Mexican Morning Bake will bring you the fabulous flavor fiesta you’ve been waiting to wake up to! Everyone will be dancing straight to the kitchen to enjoy this warm, savory, layer-upon-layer of zesty sausage, melty cheese, fresh veggies, and soft tortillas. There’s even a little bit of spicy flavor to really get the gang in gear! Great mornings happen because of Mexican Morning Bake! Arriba!

Ingredients
For the bake:
- 8 eggs
- 1 1/2 cups low-fat milk
- 1 jalapeño, seeded and finely chopped, divided
- 1 pound bulk sausage, cooked and drained
- 1 red bell pepper, chopped
- 3/4 cup green onions, sliced
- 2 cups low-fat Mexican-blend cheese
- 9 corn tortillas
Optional, for serving:
- jarred pickled jalapeño slices, to taste
- 1/2 cup salsa
- low-fat Mexican-blend cheese, to taste
- scallions, to taste, sliced

Directions
Step 1 –Coat a 6-quart slow cooker with cooking spray.
Step 2 –In medium bowl, add the eggs, the milk, and 1/2 of the fresh jalapeño and beat with a whisk.

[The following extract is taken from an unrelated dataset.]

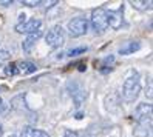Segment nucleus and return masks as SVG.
Listing matches in <instances>:
<instances>
[{"label":"nucleus","instance_id":"1","mask_svg":"<svg viewBox=\"0 0 153 137\" xmlns=\"http://www.w3.org/2000/svg\"><path fill=\"white\" fill-rule=\"evenodd\" d=\"M141 91V76L138 71H130L128 76L125 77L122 85V97L125 102H133L136 100Z\"/></svg>","mask_w":153,"mask_h":137},{"label":"nucleus","instance_id":"2","mask_svg":"<svg viewBox=\"0 0 153 137\" xmlns=\"http://www.w3.org/2000/svg\"><path fill=\"white\" fill-rule=\"evenodd\" d=\"M91 28L96 34H102L108 29V17H107V10L105 8H96L91 13Z\"/></svg>","mask_w":153,"mask_h":137},{"label":"nucleus","instance_id":"3","mask_svg":"<svg viewBox=\"0 0 153 137\" xmlns=\"http://www.w3.org/2000/svg\"><path fill=\"white\" fill-rule=\"evenodd\" d=\"M45 40H47V45L50 48H59L64 45V40H65V31L64 28H62L60 25H56L53 26V28L47 32V35H45Z\"/></svg>","mask_w":153,"mask_h":137},{"label":"nucleus","instance_id":"4","mask_svg":"<svg viewBox=\"0 0 153 137\" xmlns=\"http://www.w3.org/2000/svg\"><path fill=\"white\" fill-rule=\"evenodd\" d=\"M134 120L139 123L141 128H146L147 125L150 126L152 122V105L150 103H139L134 109Z\"/></svg>","mask_w":153,"mask_h":137},{"label":"nucleus","instance_id":"5","mask_svg":"<svg viewBox=\"0 0 153 137\" xmlns=\"http://www.w3.org/2000/svg\"><path fill=\"white\" fill-rule=\"evenodd\" d=\"M68 31L71 37H80L88 31V20L84 19V17H76V19L70 20Z\"/></svg>","mask_w":153,"mask_h":137},{"label":"nucleus","instance_id":"6","mask_svg":"<svg viewBox=\"0 0 153 137\" xmlns=\"http://www.w3.org/2000/svg\"><path fill=\"white\" fill-rule=\"evenodd\" d=\"M42 26V22L39 19H30V20H23L20 23L16 25V31L19 34H34L36 31H39Z\"/></svg>","mask_w":153,"mask_h":137},{"label":"nucleus","instance_id":"7","mask_svg":"<svg viewBox=\"0 0 153 137\" xmlns=\"http://www.w3.org/2000/svg\"><path fill=\"white\" fill-rule=\"evenodd\" d=\"M107 17H108V26L110 28L119 29L124 23V6L118 8V10L107 11Z\"/></svg>","mask_w":153,"mask_h":137},{"label":"nucleus","instance_id":"8","mask_svg":"<svg viewBox=\"0 0 153 137\" xmlns=\"http://www.w3.org/2000/svg\"><path fill=\"white\" fill-rule=\"evenodd\" d=\"M17 65V71H19V74H33V72H36V69H37V66L34 65L33 62L30 60H23V62H19V63H16Z\"/></svg>","mask_w":153,"mask_h":137},{"label":"nucleus","instance_id":"9","mask_svg":"<svg viewBox=\"0 0 153 137\" xmlns=\"http://www.w3.org/2000/svg\"><path fill=\"white\" fill-rule=\"evenodd\" d=\"M42 29H39V31H36L34 34H30L28 37H26L25 40H23V43H22V48H23V51H30L33 46H34V43L37 42L40 37H42Z\"/></svg>","mask_w":153,"mask_h":137},{"label":"nucleus","instance_id":"10","mask_svg":"<svg viewBox=\"0 0 153 137\" xmlns=\"http://www.w3.org/2000/svg\"><path fill=\"white\" fill-rule=\"evenodd\" d=\"M19 137H50V136L45 133V131H42V130L28 126V128H23V130L20 131Z\"/></svg>","mask_w":153,"mask_h":137},{"label":"nucleus","instance_id":"11","mask_svg":"<svg viewBox=\"0 0 153 137\" xmlns=\"http://www.w3.org/2000/svg\"><path fill=\"white\" fill-rule=\"evenodd\" d=\"M139 48H141L139 42H127L125 45H122V46L119 48V54H121V56H128V54L136 52Z\"/></svg>","mask_w":153,"mask_h":137},{"label":"nucleus","instance_id":"12","mask_svg":"<svg viewBox=\"0 0 153 137\" xmlns=\"http://www.w3.org/2000/svg\"><path fill=\"white\" fill-rule=\"evenodd\" d=\"M73 86H74L76 89L73 91V93H71V96L74 97V102H76V105H77V106H80V103H82L84 100H85V91H84L82 88H80L79 85H76V83H74Z\"/></svg>","mask_w":153,"mask_h":137},{"label":"nucleus","instance_id":"13","mask_svg":"<svg viewBox=\"0 0 153 137\" xmlns=\"http://www.w3.org/2000/svg\"><path fill=\"white\" fill-rule=\"evenodd\" d=\"M5 74H6V76H16V74H19L16 63H10V65L5 66Z\"/></svg>","mask_w":153,"mask_h":137},{"label":"nucleus","instance_id":"14","mask_svg":"<svg viewBox=\"0 0 153 137\" xmlns=\"http://www.w3.org/2000/svg\"><path fill=\"white\" fill-rule=\"evenodd\" d=\"M131 5L136 10H150L152 8V2H131Z\"/></svg>","mask_w":153,"mask_h":137},{"label":"nucleus","instance_id":"15","mask_svg":"<svg viewBox=\"0 0 153 137\" xmlns=\"http://www.w3.org/2000/svg\"><path fill=\"white\" fill-rule=\"evenodd\" d=\"M85 51H87V48H85V46H80V48H74V49H70V51L67 52V56L73 57V56H77V54H84Z\"/></svg>","mask_w":153,"mask_h":137},{"label":"nucleus","instance_id":"16","mask_svg":"<svg viewBox=\"0 0 153 137\" xmlns=\"http://www.w3.org/2000/svg\"><path fill=\"white\" fill-rule=\"evenodd\" d=\"M43 2H40V0H22V5L25 6H30V8H34V6H39L42 5Z\"/></svg>","mask_w":153,"mask_h":137},{"label":"nucleus","instance_id":"17","mask_svg":"<svg viewBox=\"0 0 153 137\" xmlns=\"http://www.w3.org/2000/svg\"><path fill=\"white\" fill-rule=\"evenodd\" d=\"M6 109H8V105H6V102H5V100H3L2 97H0V113H5Z\"/></svg>","mask_w":153,"mask_h":137},{"label":"nucleus","instance_id":"18","mask_svg":"<svg viewBox=\"0 0 153 137\" xmlns=\"http://www.w3.org/2000/svg\"><path fill=\"white\" fill-rule=\"evenodd\" d=\"M8 57H10V52H8L6 49L0 51V60H5V59H8Z\"/></svg>","mask_w":153,"mask_h":137},{"label":"nucleus","instance_id":"19","mask_svg":"<svg viewBox=\"0 0 153 137\" xmlns=\"http://www.w3.org/2000/svg\"><path fill=\"white\" fill-rule=\"evenodd\" d=\"M64 137H79V136H77V134H76L74 131H71V130H67V131H65V136H64Z\"/></svg>","mask_w":153,"mask_h":137},{"label":"nucleus","instance_id":"20","mask_svg":"<svg viewBox=\"0 0 153 137\" xmlns=\"http://www.w3.org/2000/svg\"><path fill=\"white\" fill-rule=\"evenodd\" d=\"M13 2H0V5H11Z\"/></svg>","mask_w":153,"mask_h":137},{"label":"nucleus","instance_id":"21","mask_svg":"<svg viewBox=\"0 0 153 137\" xmlns=\"http://www.w3.org/2000/svg\"><path fill=\"white\" fill-rule=\"evenodd\" d=\"M0 137H2V126H0Z\"/></svg>","mask_w":153,"mask_h":137},{"label":"nucleus","instance_id":"22","mask_svg":"<svg viewBox=\"0 0 153 137\" xmlns=\"http://www.w3.org/2000/svg\"><path fill=\"white\" fill-rule=\"evenodd\" d=\"M10 137H16V136H10Z\"/></svg>","mask_w":153,"mask_h":137}]
</instances>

Step 3 –In a second medium bowl, add the sausage, the red bell pepper, the green onions, the remaining 1/2 of the fresh jalapeño, and 2 cups of the cheese and stir to combine.
Step 4 –Place 3 of the tortillas in the bottom of the prepared slow cooker, tearing them, as needed, to cover.
Step 5 –Top the tortillas with 1/2 of the sausage mixture.
Step 6 –Layer 3 of the tortillas on top of the sausage mixture and top with the remaining sausage mixture.
Step 7 –Top the sausage mixture with the remaining tortillas, tearing, as needed, to cover.
Step 8 –Pour the egg mixture over the tortillas.
Step 9 –Cover the slow cooker and cook the bake until it reaches the internal temperature of 160 degrees F and the center is set, on high heat, about 2-3 hours, or on low heat, about 4-5 hours.
Step 10 –Serve the bake with your preferred toppings.